AIM OF THE TASK → Pull out every line of the listing below that contains the string "logo", matching case exactly, and copy each one in full.

WORKING DATA →
+--
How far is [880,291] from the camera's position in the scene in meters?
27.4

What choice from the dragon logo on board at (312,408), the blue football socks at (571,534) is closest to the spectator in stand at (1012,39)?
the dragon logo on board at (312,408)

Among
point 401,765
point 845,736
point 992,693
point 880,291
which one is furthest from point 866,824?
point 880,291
+--
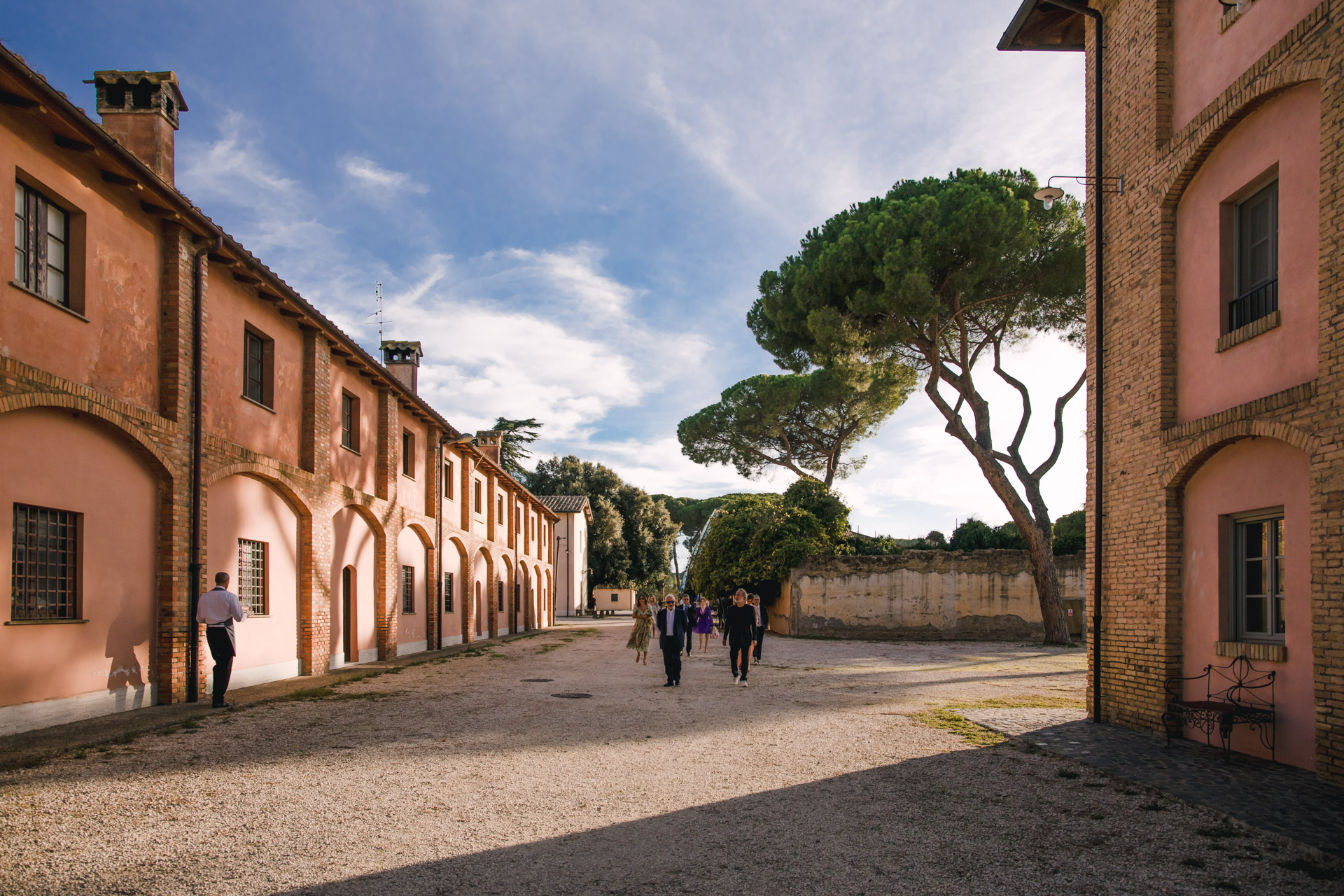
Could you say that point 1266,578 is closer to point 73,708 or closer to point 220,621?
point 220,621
+--
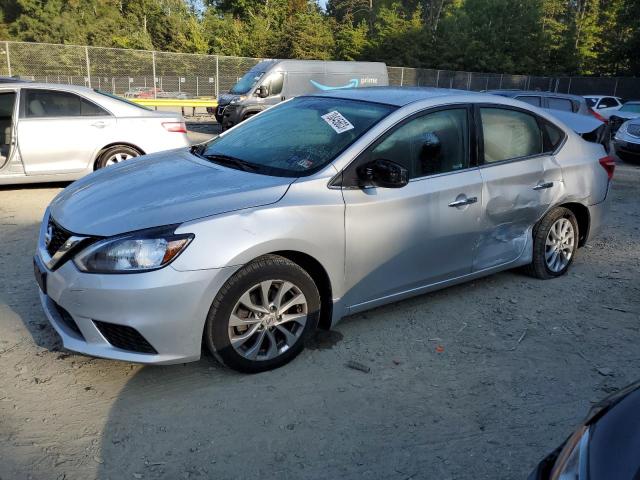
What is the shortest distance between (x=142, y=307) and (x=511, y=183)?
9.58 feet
+--
TASK SOLUTION →
What choice from the dragon logo on board at (312,408), the blue football socks at (571,534) is closest to the spectator in stand at (1012,39)?
the dragon logo on board at (312,408)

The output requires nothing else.